Boeing workers explore bid for Wichita plant

? With one key union already on board, organizers of a proposed employee buyout of Boeing Co.’s commercial operation in Wichita have begun campaigning for the broad support needed to offer a serious bid.

A small group of Boeing Wichita workers and union leaders formed a coalition earlier this month to devise an Employee Stock Ownership Plan, or ESOP. The effort gained critical backing Thursday with a vote of support from the Society of Professional Engineering Employees in Aerospace in Wichita.

Only about 20 employees of Boeing Wichita turned out Friday for an informational meeting that had been publicized at least a week earlier.

But thousands of fliers have been circulated, and a presentation to members of the Machinists union was set for Saturday following that union’s monthly meeting.

“People are aware,” said Richard Phenneger of Phenneger & Morgan, a Spokane, Wash.-based consulting firm that works on ESOP efforts and is advising the Wichita coalition.

Officials of Chicago-based Boeing officials have been seeking a buyer for the Wichita plant.
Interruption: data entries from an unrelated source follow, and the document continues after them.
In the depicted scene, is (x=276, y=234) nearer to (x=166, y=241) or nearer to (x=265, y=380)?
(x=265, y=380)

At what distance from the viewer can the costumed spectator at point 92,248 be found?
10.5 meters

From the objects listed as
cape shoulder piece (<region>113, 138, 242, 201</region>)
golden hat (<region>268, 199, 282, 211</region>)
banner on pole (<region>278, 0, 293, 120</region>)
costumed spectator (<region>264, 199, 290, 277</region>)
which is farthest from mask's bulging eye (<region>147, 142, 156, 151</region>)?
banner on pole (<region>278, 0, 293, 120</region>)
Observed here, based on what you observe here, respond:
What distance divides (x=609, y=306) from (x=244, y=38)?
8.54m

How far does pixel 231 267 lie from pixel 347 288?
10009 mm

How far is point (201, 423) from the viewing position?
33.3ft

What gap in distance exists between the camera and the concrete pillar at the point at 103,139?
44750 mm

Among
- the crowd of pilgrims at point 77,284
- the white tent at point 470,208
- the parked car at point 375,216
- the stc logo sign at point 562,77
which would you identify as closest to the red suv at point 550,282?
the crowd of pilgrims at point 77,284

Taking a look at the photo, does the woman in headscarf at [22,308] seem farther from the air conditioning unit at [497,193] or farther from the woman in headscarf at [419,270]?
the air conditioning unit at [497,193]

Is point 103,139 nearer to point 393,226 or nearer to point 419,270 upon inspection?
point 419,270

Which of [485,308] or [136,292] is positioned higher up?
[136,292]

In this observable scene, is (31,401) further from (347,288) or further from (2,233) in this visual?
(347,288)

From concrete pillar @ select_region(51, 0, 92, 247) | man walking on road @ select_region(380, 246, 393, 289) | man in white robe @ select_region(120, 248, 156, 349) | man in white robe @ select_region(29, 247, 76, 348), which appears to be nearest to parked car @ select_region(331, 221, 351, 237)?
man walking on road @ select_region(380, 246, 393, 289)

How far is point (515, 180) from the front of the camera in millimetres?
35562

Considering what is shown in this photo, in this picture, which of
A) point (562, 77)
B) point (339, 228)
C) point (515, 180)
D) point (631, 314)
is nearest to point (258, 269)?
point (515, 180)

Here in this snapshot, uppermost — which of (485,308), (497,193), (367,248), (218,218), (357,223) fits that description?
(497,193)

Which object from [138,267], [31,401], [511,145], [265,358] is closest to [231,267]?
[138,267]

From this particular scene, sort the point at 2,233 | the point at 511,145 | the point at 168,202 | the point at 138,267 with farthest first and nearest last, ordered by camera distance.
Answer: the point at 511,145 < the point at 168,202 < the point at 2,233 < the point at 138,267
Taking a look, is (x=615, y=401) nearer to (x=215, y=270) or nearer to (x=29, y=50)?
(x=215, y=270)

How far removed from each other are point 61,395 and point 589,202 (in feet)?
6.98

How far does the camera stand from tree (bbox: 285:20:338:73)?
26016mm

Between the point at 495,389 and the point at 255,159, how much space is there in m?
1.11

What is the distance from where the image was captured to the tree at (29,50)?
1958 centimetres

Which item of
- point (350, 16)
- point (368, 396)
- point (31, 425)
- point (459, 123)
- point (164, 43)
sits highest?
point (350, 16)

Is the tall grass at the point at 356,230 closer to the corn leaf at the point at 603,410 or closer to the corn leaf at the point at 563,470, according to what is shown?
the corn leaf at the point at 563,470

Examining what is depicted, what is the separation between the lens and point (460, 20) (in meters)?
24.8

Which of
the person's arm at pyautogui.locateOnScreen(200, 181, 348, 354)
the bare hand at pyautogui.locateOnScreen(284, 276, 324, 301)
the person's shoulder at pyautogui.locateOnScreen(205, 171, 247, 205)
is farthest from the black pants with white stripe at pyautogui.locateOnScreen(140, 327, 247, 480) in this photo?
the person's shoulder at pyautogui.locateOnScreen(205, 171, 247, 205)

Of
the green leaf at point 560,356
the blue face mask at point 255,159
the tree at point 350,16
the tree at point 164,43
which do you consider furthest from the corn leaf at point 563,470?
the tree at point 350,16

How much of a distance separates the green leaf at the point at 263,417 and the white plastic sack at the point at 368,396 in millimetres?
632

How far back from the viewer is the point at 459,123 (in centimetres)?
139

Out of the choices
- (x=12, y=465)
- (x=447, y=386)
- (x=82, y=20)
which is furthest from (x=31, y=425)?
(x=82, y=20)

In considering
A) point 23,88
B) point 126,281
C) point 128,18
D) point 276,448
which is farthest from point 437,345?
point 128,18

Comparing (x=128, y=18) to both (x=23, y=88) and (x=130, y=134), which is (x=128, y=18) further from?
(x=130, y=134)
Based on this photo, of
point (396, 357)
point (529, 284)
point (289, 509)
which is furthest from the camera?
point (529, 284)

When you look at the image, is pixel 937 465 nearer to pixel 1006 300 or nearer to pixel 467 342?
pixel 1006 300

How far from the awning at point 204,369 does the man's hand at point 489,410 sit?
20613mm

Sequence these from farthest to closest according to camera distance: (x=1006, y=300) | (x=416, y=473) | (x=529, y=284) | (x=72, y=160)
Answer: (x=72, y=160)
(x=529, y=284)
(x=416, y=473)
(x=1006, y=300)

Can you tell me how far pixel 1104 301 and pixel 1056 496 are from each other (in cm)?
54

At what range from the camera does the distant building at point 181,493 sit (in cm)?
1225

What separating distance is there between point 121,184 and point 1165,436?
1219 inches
Boeing CEO Harry Stonecipher said last month that he expected a decision on whether to sell would be made by year’s end.

Boeing Wichita has about 12,300 employees — about 7,000 in its commercial airplane facility and the rest in the military airplane operation, which would be unaffected by the sale.

Among those attending Friday’s meeting at a Wichita middle school was electrical engineer David Moffett, who recently joined the grass-roots effort.

“If the company wants to sell the place, let’s sell to employees,” Moffett said.

Phenneger told those in attendance that Boeing employees would not have to come up with the money to buy the operation.

In the next two weeks, he said, he expects to have a letter of intent from an investment banking group. The group would line up investors to finance the purchase of the facility once Boeing accepted a bid.

Because of the tax benefits in ESOP programs, investors recognize the benefits to them, Phenneger said.